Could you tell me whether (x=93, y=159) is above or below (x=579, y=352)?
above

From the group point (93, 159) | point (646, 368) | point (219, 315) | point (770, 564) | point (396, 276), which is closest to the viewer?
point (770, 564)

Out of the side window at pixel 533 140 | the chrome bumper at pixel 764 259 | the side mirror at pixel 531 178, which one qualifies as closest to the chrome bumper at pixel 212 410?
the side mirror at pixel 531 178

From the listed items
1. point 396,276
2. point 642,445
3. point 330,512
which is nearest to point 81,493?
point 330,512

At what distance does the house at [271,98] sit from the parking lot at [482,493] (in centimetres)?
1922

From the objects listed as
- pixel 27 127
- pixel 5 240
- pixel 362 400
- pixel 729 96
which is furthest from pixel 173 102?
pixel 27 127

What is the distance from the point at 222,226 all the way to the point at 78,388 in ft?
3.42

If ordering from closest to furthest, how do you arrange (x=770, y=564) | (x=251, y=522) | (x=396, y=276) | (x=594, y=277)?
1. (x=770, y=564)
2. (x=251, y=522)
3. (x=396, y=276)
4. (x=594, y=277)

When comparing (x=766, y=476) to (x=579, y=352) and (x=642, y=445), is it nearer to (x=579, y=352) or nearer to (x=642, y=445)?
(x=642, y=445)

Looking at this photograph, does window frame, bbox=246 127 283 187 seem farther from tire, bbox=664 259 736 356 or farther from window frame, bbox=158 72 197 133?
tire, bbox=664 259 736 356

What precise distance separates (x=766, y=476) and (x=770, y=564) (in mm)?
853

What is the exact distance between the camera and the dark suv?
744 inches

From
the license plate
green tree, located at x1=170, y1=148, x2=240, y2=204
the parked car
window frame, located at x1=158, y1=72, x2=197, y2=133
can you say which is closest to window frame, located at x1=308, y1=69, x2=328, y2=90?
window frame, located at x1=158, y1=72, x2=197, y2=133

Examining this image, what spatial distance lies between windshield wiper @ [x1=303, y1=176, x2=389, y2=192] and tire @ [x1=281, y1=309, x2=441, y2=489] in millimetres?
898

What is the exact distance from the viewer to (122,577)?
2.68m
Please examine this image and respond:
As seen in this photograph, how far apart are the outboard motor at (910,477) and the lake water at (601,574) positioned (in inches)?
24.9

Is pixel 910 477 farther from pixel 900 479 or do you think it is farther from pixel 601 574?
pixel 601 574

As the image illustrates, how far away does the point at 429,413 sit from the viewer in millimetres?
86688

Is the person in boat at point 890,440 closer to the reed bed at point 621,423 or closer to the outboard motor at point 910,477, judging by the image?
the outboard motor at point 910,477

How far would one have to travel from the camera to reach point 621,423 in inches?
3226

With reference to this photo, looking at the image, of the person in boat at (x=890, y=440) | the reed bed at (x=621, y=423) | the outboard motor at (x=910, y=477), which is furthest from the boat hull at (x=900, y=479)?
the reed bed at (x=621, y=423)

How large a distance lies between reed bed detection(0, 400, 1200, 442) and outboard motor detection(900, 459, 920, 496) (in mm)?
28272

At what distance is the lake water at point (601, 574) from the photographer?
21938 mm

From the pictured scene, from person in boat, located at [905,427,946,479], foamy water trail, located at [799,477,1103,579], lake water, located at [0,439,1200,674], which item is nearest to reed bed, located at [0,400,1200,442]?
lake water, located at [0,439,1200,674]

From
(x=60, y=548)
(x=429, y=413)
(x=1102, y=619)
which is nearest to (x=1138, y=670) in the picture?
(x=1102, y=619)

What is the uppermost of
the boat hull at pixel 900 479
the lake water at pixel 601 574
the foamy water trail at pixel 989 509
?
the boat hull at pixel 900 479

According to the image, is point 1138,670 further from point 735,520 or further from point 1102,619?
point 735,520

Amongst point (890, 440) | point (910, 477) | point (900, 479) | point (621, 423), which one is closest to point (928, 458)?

## WRITTEN INSTRUCTION
Give an exact repetition of all the material.

## SOLUTION FOR THIS TASK
Could you tell me whether (x=93, y=159) is above or below (x=579, y=352)?
above

From the group point (93, 159) | point (646, 368) | point (219, 315) | point (770, 564) | point (396, 276), which is closest to the viewer?
point (770, 564)

Out of the side window at pixel 533 140 | the chrome bumper at pixel 764 259 | the side mirror at pixel 531 178, which one qualifies as closest to the chrome bumper at pixel 212 410?
the side mirror at pixel 531 178

From the listed items
1. point 396,276
2. point 642,445
3. point 330,512
which is nearest to point 81,493?
point 330,512

At what distance does the house at [271,98] sit from the parking lot at [482,493] (in centimetres)?
1922

From the objects listed as
- pixel 27 127
- pixel 5 240
- pixel 362 400
- pixel 729 96
which is furthest from pixel 173 102?
pixel 27 127

What is the distance from the point at 222,226 all the way to the point at 78,388 in ft?
3.42

If ordering from closest to furthest, how do you arrange (x=770, y=564) | (x=251, y=522) | (x=396, y=276) | (x=594, y=277)?
1. (x=770, y=564)
2. (x=251, y=522)
3. (x=396, y=276)
4. (x=594, y=277)

When comparing (x=766, y=476) to (x=579, y=352) and (x=642, y=445), is it nearer to (x=579, y=352) or nearer to (x=642, y=445)?
(x=642, y=445)

Looking at this photograph, does window frame, bbox=246 127 283 187 seem farther from tire, bbox=664 259 736 356 or farther from window frame, bbox=158 72 197 133?
tire, bbox=664 259 736 356

What precise distance separates (x=766, y=476) and (x=770, y=564) (in mm)?
853

What is the exact distance between the camera and the dark suv?
744 inches

From
the license plate
green tree, located at x1=170, y1=148, x2=240, y2=204
the parked car
window frame, located at x1=158, y1=72, x2=197, y2=133
can you say which is closest to window frame, located at x1=308, y1=69, x2=328, y2=90?
window frame, located at x1=158, y1=72, x2=197, y2=133

Examining this image, what spatial distance lies between windshield wiper @ [x1=303, y1=176, x2=389, y2=192] and tire @ [x1=281, y1=309, x2=441, y2=489] in millimetres?
898

What is the exact distance from the viewer to (122,577)?
2.68m
Please examine this image and respond:
As seen in this photograph, how far apart are the outboard motor at (910,477) and the lake water at (601,574) positioned (in inches)?
24.9

Is pixel 910 477 farther from pixel 900 479 or do you think it is farther from pixel 601 574?
pixel 601 574

As the image illustrates, how far away does the point at 429,413 sit from the viewer in millimetres?
86688

Is the person in boat at point 890,440 closer to the reed bed at point 621,423 or closer to the outboard motor at point 910,477, judging by the image?
the outboard motor at point 910,477

How far would one have to travel from the camera to reach point 621,423 in inches?
3226

With reference to this photo, looking at the image, of the person in boat at (x=890, y=440) | the reed bed at (x=621, y=423) | the outboard motor at (x=910, y=477), which is furthest from the boat hull at (x=900, y=479)?
the reed bed at (x=621, y=423)

How large a distance lies between reed bed detection(0, 400, 1200, 442) and outboard motor detection(900, 459, 920, 496) (in mm)?
28272

At what distance is the lake water at point (601, 574) from the photographer?
21938 mm

From the pictured scene, from person in boat, located at [905,427,946,479], foamy water trail, located at [799,477,1103,579], lake water, located at [0,439,1200,674], which item is nearest to reed bed, located at [0,400,1200,442]?
lake water, located at [0,439,1200,674]

From
(x=60, y=548)
(x=429, y=413)
(x=1102, y=619)
which is nearest to (x=1138, y=670) in the picture?
(x=1102, y=619)

What is the uppermost of
the boat hull at pixel 900 479
the lake water at pixel 601 574
the foamy water trail at pixel 989 509
?
the boat hull at pixel 900 479

According to the image, is point 1138,670 further from point 735,520 or further from point 1102,619?
point 735,520

Amongst point (890, 440) | point (910, 477) | point (900, 479) | point (621, 423), which one is closest to point (928, 458)?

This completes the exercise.